Consigne 1 »
Recopiez sans rien changer le passage des entrées qui va de la ligne contenant « How should the items » jusqu'à la ligne contenant « the point at 497,210 → », ces deux lignes comprises.

Texte fourni »
★ ★ ★ ★ ★ ★ ★

REVUE : L'HISTOIRE, 57, juin 1983

Protectrice de Paris, sainte Geneviève semble monter la garde au sommet du haut et svelte pylône qui porte sa statue, œuvre de Landowski, à la tête du pont de la Tournelle. Au cours des siècles, on l'a invoquée, on a porté en procession ses reliques lorsque la ville était menacée par une invasion ennemie. En 886, la châsse contenant ses restes fut apportée dans l'île de la Cité assiégée depuis des mois par les Vikings. Au début de septembre 1914, l'armée allemande menaçant Paris, un triduum fut célébré en l'église Saint-Étienne-du-Mont où se perpétue son culte. Les Parisiens y participèrent en foule et beaucoup d'entre eux attribuèrent à la sainte tutélaire le mérite de que l'on a nommé « le miracle de la Marne » ...
Selon une tradition qui prit très tôt naissance, Geneviève aurait, par le prestigieux et miraculeux rayonnement de sa sainteté, arrêté aux portes de Paris l'invasion des Huns, commandés par Attila. Certaines villes de l'Occident chrétien furent, vers le même temps, effectivement protégées par l'intervention de leur évêque agissant comme défenseur de la cité. Paris fut-il, en 451, réellement menacé par Attila et ses hommes ? On peut en douter car les Huns, venant de Mayence et de Metz et se dirigeant vers Orléans, étaient passés non loin de Troyes. Paris ne se trouvait donc pas sur leur route. Il reste que les Parisiens eurent très peur. Beaucoup d'entre eux, saisis de panique, songeaient à se réfugier dans une autre ville.
Or au milieu du Ve siècle, les évêques de Paris sont d'assez ternes personnages et, contre toute attente, c'est une femme d'une trentaine d'années à peine, Geneviève, qui assume la tâche de restaurer la confiance de ses concitoyens et d'enrayer leur débandade. L'île de la Cité, ceinte d'un rempart, pouvait compter alors de deux mille à trois mille habitants, mais une population cinq à dix fois plus nombreuse vivait dans les faubourgs sur l'une et l'autre rives de la Seine, où elle n'était protégée par aucun dispositif fortifié.
Fille de Severus et Gerontia
Pour reconstituer la vie et l'action de sainte Geneviève, voilées au cours des siècles par trop de contaminations légendaires, on doit partir de la biographie, Vita sanctae Genovefae, composée par un clerc demeuré anonyme, qui appartenait certainement à l'église de Paris. Il précise qu'il a écrit dix-huit ans après la mort de son héroïne. Les arguments que l'on a pu avancer à l'encontre de cette affirmation n'ont guère de poids et l'on peut retenir que cette Vita est contemporaine du personnage qui en fait l'objet. C'est une œuvre hagiographique, certes, où l'auteur fait une large place aux miracles obtenus par l'intercession de la sainte. Mais l'historien, quel que soit son jugement sur la crédibilité de ceux-ci, doit prendre en considération la valeur historique du contexte dans lequel ils sont racontés. Cette Vie vient de faire l'objet d'une remarquable étude, accessible à un large public et signée de deux érudits hautement compétents 1.

★ ★ ★ ★ ★ ★ ★

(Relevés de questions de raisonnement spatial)

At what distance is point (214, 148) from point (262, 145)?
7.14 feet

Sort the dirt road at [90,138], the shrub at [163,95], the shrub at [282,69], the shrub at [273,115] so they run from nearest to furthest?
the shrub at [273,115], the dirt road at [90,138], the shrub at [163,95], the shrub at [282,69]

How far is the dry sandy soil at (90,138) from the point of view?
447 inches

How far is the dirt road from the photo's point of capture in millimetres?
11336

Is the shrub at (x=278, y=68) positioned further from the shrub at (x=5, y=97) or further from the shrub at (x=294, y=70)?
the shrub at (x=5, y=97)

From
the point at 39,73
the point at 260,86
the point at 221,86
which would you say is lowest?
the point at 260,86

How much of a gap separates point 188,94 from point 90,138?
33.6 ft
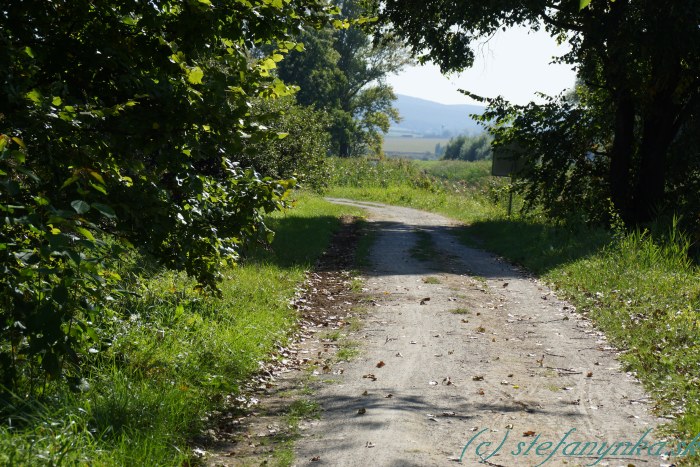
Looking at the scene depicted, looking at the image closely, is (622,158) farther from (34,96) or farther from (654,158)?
(34,96)

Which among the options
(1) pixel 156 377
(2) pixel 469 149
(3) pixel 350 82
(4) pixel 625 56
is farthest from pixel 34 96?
(2) pixel 469 149

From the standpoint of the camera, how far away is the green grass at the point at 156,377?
5.06 meters

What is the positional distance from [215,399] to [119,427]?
1.59 meters

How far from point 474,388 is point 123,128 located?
14.1 feet

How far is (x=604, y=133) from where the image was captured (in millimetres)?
22859

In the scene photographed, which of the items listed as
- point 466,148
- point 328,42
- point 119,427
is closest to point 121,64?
point 119,427

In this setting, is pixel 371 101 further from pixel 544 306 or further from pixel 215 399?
pixel 215 399

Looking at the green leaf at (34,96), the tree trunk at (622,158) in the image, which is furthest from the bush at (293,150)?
the green leaf at (34,96)

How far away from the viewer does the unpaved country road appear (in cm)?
613

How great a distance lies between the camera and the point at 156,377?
23.7ft

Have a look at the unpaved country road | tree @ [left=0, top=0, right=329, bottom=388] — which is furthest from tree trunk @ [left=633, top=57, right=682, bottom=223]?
tree @ [left=0, top=0, right=329, bottom=388]

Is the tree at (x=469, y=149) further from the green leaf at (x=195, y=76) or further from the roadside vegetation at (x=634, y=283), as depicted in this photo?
the green leaf at (x=195, y=76)

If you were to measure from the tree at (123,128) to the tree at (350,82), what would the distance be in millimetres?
62340

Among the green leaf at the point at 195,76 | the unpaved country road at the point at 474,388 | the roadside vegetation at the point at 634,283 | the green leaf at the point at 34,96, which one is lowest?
the unpaved country road at the point at 474,388
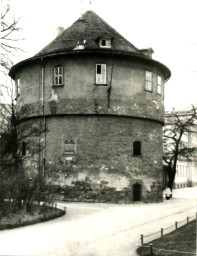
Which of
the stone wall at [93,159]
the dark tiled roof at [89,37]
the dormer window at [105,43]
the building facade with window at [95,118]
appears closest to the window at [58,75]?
the building facade with window at [95,118]

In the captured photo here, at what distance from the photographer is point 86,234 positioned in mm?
13453

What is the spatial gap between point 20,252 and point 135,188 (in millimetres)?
15584

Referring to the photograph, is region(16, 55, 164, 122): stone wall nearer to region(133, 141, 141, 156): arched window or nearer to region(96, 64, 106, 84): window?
region(96, 64, 106, 84): window

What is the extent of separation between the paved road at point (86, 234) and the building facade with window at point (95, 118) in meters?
4.88

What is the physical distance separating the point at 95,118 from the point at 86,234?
39.7 feet

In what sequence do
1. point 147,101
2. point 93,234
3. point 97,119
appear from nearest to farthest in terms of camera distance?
point 93,234 → point 97,119 → point 147,101

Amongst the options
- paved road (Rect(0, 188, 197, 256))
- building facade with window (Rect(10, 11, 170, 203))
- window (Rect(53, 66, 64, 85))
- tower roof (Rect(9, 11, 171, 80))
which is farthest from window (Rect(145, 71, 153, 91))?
paved road (Rect(0, 188, 197, 256))

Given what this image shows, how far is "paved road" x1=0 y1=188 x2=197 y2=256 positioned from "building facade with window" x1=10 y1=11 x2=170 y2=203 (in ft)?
16.0

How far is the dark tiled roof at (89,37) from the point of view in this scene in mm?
26141

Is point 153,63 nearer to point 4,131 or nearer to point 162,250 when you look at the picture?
point 4,131

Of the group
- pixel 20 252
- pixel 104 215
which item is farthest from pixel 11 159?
pixel 20 252

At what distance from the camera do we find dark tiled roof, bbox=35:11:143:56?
26141mm

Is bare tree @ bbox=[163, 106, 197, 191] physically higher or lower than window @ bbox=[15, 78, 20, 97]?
lower

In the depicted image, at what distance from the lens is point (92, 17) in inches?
1147
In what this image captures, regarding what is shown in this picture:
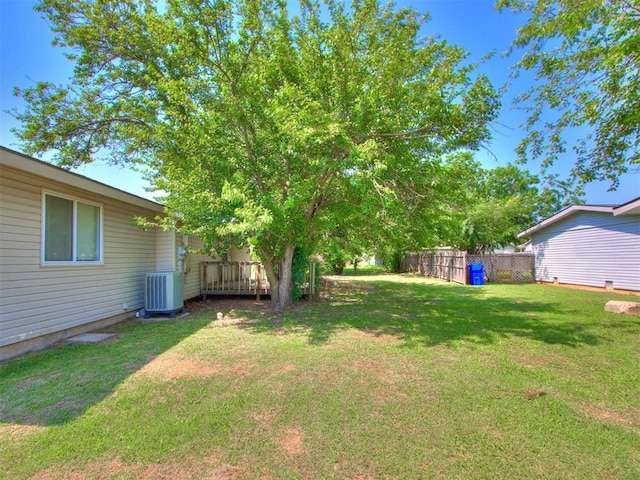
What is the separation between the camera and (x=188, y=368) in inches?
159

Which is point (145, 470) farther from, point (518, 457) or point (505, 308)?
point (505, 308)

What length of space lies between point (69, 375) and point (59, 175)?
2.99 meters

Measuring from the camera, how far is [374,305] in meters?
8.67

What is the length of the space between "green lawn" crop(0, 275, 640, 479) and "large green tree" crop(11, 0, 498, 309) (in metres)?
2.32

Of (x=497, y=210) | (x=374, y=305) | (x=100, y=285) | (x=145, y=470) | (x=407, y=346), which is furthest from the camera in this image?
(x=497, y=210)

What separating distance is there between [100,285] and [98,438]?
14.8ft

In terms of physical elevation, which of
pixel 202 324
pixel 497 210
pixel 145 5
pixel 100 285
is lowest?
pixel 202 324

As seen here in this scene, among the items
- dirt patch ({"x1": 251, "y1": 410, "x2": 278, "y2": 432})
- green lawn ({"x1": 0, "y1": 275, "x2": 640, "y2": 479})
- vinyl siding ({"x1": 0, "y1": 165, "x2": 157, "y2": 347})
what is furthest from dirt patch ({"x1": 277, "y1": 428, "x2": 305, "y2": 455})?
vinyl siding ({"x1": 0, "y1": 165, "x2": 157, "y2": 347})

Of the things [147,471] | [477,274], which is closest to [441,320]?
[147,471]

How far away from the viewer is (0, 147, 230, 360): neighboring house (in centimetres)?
447

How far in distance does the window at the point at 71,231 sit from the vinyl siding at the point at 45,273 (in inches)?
4.6

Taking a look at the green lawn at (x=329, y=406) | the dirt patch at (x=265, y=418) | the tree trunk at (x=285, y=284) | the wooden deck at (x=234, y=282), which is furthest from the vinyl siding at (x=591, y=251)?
the dirt patch at (x=265, y=418)

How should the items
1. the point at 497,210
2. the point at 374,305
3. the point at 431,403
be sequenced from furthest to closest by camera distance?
the point at 497,210 → the point at 374,305 → the point at 431,403

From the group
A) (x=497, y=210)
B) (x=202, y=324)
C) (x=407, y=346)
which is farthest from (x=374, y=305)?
(x=497, y=210)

★ ★ ★ ★ ★ ★ ★

Consigne 2 »
D'après le texte sur sainte Geneviève, combien de temps après la mort de la sainte l'auteur de la Vita dit-il l'avoir écrite ?

Solution complète 1 »
How should the items
1. the point at 497,210
2. the point at 374,305
3. the point at 431,403
be sequenced from furthest to closest by camera distance?
the point at 497,210 → the point at 374,305 → the point at 431,403

Solution complète 2 »
Dix-huit ans après sa mort.